This leaves us six combinations of beliefs and what they are about that we can, without logical contradiction, modify by means of a temporal transaction. Asserted Versioning recognizes all six combinations. But the standard temporal model does not permit data to be located in future belief time, and so it does not recognize combinations (vii), (viii) or (ix) as meaningful. It does not attempt to develop a data management framework within which we can make statements about what we may in the future believe.
Future beliefs, and their representation in temporal tables as not yet asserted rows, are precisely what make the difference between the assertion time dimension of Asserted Versioning and the transaction time dimension of the standard temporal model. Without it, the two temporal dimensions of Asserted Versioning are semantically equivalent to the two temporal dimensions of the standard temporal model. Without it, assertion time is equivalent to transaction time.
But is it valid to locate data in future belief time? After all, as we noted in a footnote a short while ago, we can be certain about what we once believed and about what we currently believe, but we cannot be certain about what we will believe. On the other hand, a lack of certainty is not the same thing as a logical contradiction. There is nothing logically invalid about making statements about what we think was, is or may come to be true. By the same token, there is nothing logically invalid about making statements about what we currently believe or may come to believe was, is or may turn out to be true. The only logical contradition is the one already noted, that because of the temporalized extension of the CWA, it is a logical contradiction to create a row representing a statement about what, prior to the time the row was created, we then believed/asserted to be true.
We should now have a clear idea of what deferred transactions and deferred assertions are. They are the data in categories (vii), (viii) and (ix) of Figure 12.1. We understand that neither the standard temporal model nor, for that matter, any more recent computer science work on bi-temporality that we are aware of, recognizes data which represents what we are not yet willing to assert is true about what things were like, are like or may turn out to be like.

(Pictures with short captions)
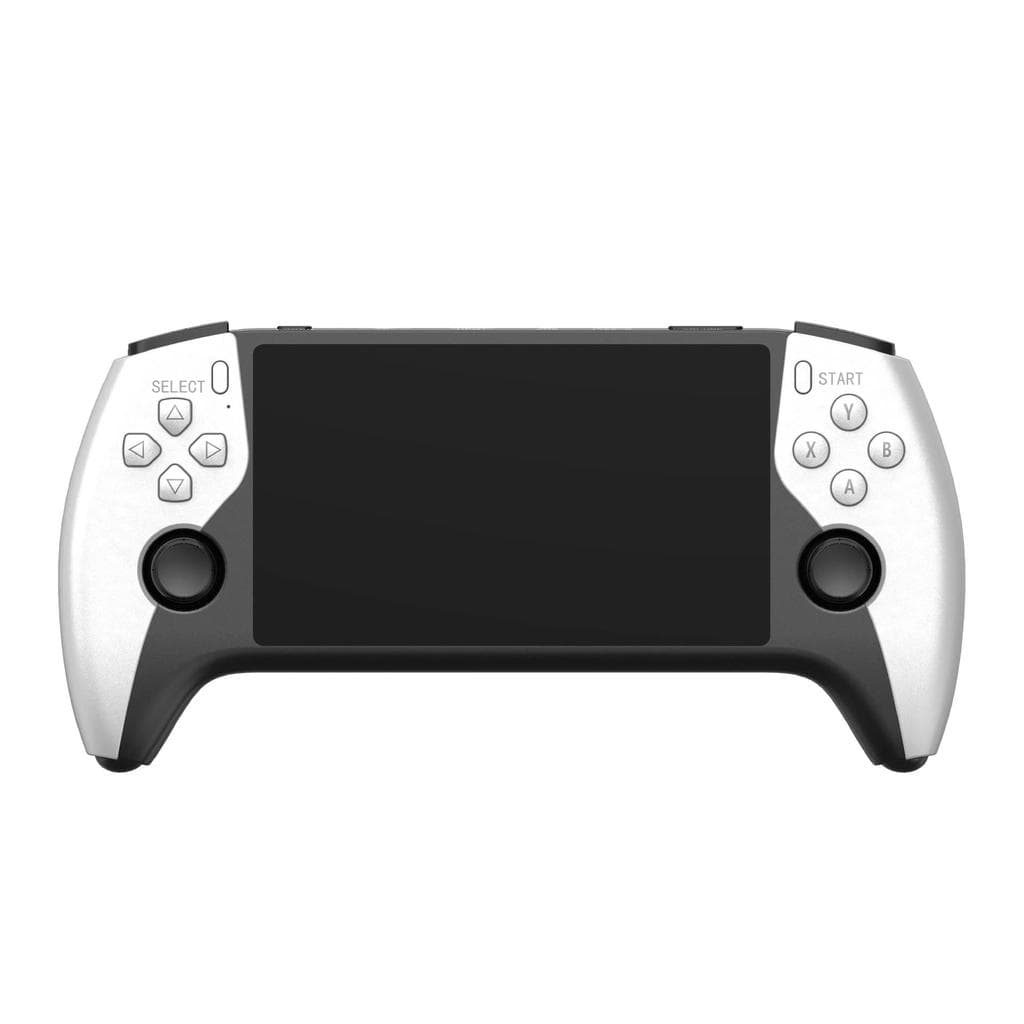 SF3500 5 " Console Portátil IPS Retro , Dual-Core 1.2 Ghz , Mais De 10.000 Jogos Integrados , Saída De TV HDMI E Suporte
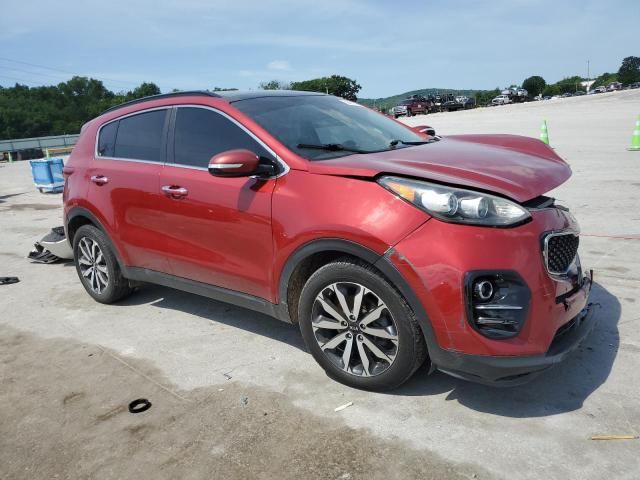 2019 KIA Sportage EX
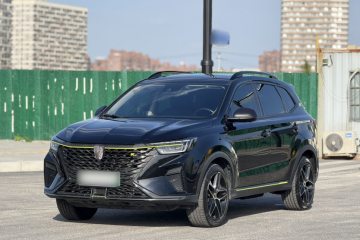 Used Roewe RX5 New Energy 2021 ePLUS National Trend Ronglin Flagship Edition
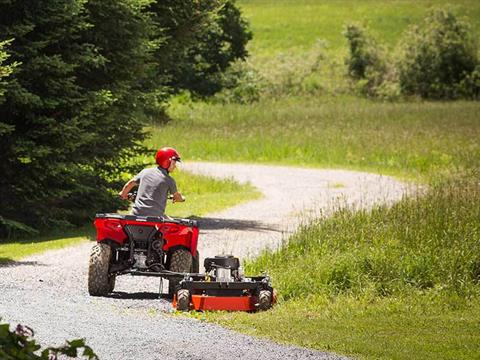DR Power Equipment DR Pro 44T Briggs & Stratton 16.5 hp in Union, Maine - Photo 6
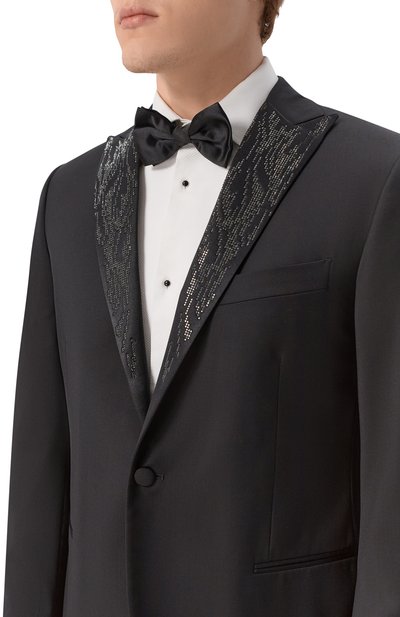 Мужской шелковый галстук-бабочка CORNELIANI, арт. 27U908/2720480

Your assignment:
Answer these questions from the Asserted Versioning text:
(a) Which combinations does the standard temporal model not recognize as meaningful?
(b) Without future beliefs, assertion time is equivalent to what?
(c) What does the text say is not the same thing as a logical contradiction?

Answer:
(a) Combinations (vii), (viii) and (ix).
(b) Transaction time.
(c) A lack of certainty.